Almost a third of humanity today, according to a recent study of the Pew Forum on Religion and Public Life, follow one of the many variegated strands of Christianity. Some 2.18 billion people would know the story of why unusual signs and portents appeared, of why strangers from afar trekked to this poor village.

On every continent, in every inhabited corner of the globe the story will be retold tomorrow night and Sunday morning. From simple mountain side chapels like one where I joined villagers decades ago in Puerto Rico or huge metropolitan basilicas like St. Joseph’s Oratory in Montreal to churches in every Yukon community, voices will be raised in joyous song proclaiming the birth of a babe in a manger so long ago.

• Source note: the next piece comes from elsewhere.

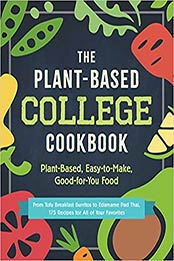 The Plant-Based College Cookbook by Adams Media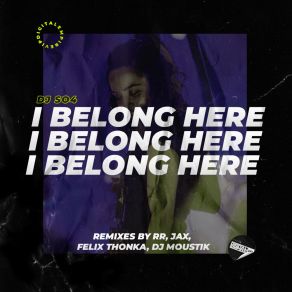 Download track I Belong Here (JAX (UK) Remix) DJ SO4Jax, JAX (UK)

The message of a needed coming, a promise to heal a broken world, resonates today as much as it did in that troubled occupied land ruled over by a despot over 2,000 years ago. Sadly political imperatives, institutional prerogatives, cultural distortions, patriarchal demands and a host of other factors have at times over the intervening centuries distorted and corrupted the core message of this event.

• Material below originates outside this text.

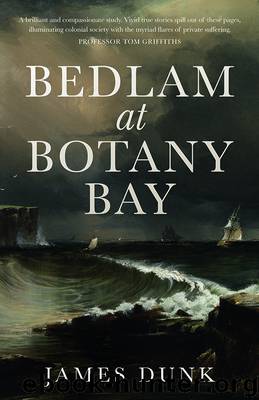 Bedlam at Botany Bay by James Dunk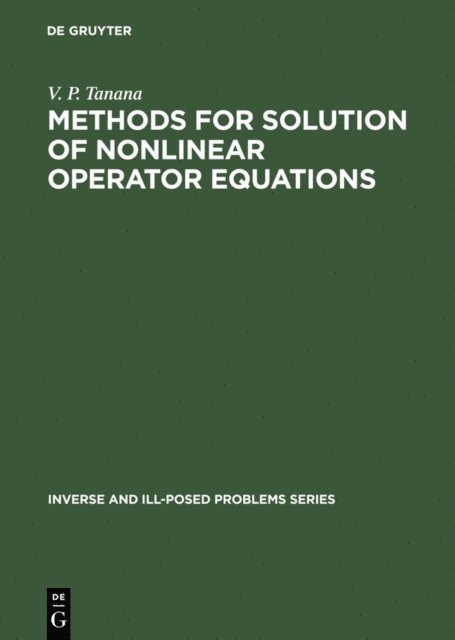 V. P. Tanana - Methods for Solution of Nonlinear Operator Equations, E-bok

The wars fought in religion’s name, the abuses of privilege and power by those claiming their authority derived from the child born on Christmas Day and lives twisted by perversions of the message cannot be denied. Sweep away the distortions, though, and those words can have the same transformative power that they had for those that first heard them and those that carried them to every land over the intervening centuries. “Peace on Earth and goodwill toward all.”

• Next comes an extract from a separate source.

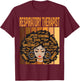Respiratory Therapist Powerful Black History Month Pride T-Shirt - T-Shirt | Maroon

As this short excerpt from Pope Benedict XVI’s message released last week for the World Day of Peace 2012 on January 1 states, this peace must be worked for. “Peace, however, is not merely a gift to be received: it is also a task to be undertaken. In order to be true peacemakers, we must educate ourselves in compassion, solidarity, working together, fraternity, in being active within the community.

Peace for all is the fruit of justice for all, and no one can shirk this essential task of promoting justice, according to one’s particular areas of competence and responsibility.”

Every religion and ethical code of conduct hold basically the same thought close to their core belief. Followers of Jesus or Muhammad, Buddha or Moses, ethical humanism or many different ways humans have sought wisdom over the ages all can find truth in words such as those of Howard Thurman, Afro-American theologian and civil rights leader:

“When the song of the angels is stilled,

when the star in the sky is gone,

when the kings and princes are home,

when the shepherds are back with their flocks,

the work of Christmas begins:

to find the lost,

to heal the broken,

to feed the hungry,

to release the prisoner,

to rebuild the nations,

to bring peace among the people,

to make music in the heart.”

May this season and all of 2012 be peace-filled for you and yours.